Software as a Medical Device:

Regulating AI in Healthcare via Responsible AI

KDD 2021 Tutorial

Tutorial Presentors

Muhammad Aurangzeb Ahmad ^1,2
Dr. Carly Eckert M.D. ^2,3
Christine Allen ²
Vikas Kumar ²
Ankur Teredesai ^2,5

Affiliations

Department of Computer Science, University of Washington – Bothell
KenSci Inc. Seattle, Washington
Department of Bioinformatics and Medical Education, University of Washington
Department of Epidemiology, University of Washington
Department of Computer Science, Center for Data Science, University of Washington - Tacoma

Corresponding Author: Muhammad Aurangzeb Ahmad maahmad@uw.edu

Short Abstract

Long Abstract

Responsible AI is a fundamental requirement for application of AI and machine learning (ML) in healthcare. With the increased adoption of AI/ML in this domain, there is an growing recognition and demand to regulate AI/ML in healthcare to avoid potential harm and unfair bias against vulnerable populations. The regulatory bodies like the FDA, European Union’s GDPR, China’s New Generation AI Governance Expert Committee etc. have either promulgated or put forward regulatory frameworks for responsible AI. The challenge of implementing a responsible AI system which complies with potential regulations thus becomes a daunting task given the complexity of the problem. This is especially difficult for researchers and practitioners who are starting out or who may not have domain expertise in both healthcare and AI. A survey of the various regulations proposed by around a hundred governmental bodies and commissions as well as leaders in the tech sector like Google, Facebook, Amazon, Baidu etc. reveal that many of these proposals are short on specifics. This has also led to charges of ethics washing where guidelines for ethical or responsible AI are used as a cover to not invest in meaningful AI/ML infrastructure and systems. In this tutorial we offer a guide to help navigate through the complex regulations and explain the various constituent practical elements of a responsible AI system in healthcare in the light of proposed regulations. Additionally, we breakdown and emphasize that the recommendations from regulatory bodies like FDA or the EU are necessary but not sufficient elements of creating a responsible AI system.

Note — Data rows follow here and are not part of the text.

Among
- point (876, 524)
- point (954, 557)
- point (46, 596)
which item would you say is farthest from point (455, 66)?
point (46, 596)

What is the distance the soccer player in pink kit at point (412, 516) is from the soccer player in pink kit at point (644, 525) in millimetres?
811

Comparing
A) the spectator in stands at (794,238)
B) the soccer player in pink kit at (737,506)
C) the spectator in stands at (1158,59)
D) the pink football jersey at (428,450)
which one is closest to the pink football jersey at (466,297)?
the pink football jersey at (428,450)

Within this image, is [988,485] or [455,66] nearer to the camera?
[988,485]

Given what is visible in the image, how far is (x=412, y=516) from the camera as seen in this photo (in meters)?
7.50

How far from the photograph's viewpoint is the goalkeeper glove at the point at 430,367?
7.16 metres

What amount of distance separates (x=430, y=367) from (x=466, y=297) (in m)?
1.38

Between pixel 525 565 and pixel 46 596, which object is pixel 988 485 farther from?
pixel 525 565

In the tutorial we will elucidate how regulations and guidelines often focus on epistemic concerns to the detriment of practical concerns e.g., requirement for fairness without explicating what fairness constitutes in a given use case. We posit that responsible AI/ML in healthcare is a systems level problem. It constitutes the IT-infrastructure, the AI/ML components, healthcare delivery and services tied to the ML models, and monitoring the outcomes. Regulatory regimes have traditionally required expectation of well defined and somewhat deterministic behavior from software. AI/ML in general does not fit into this mold given the stochastic and probabilistic nature of such systems. Preliminary guidelines released by the FDA in early 2021 for AI/ML based software as a medical device (henceforth SaMD document) extends regulatory frameworks by incorporating pre-determined change control plans in software regulation i.e., defining beforehand the scope of what is likely to change in a model. In this tutorial we will go through a use case regarding what are the technical requirements for such a change control plan and what limitations it may have post-deployment.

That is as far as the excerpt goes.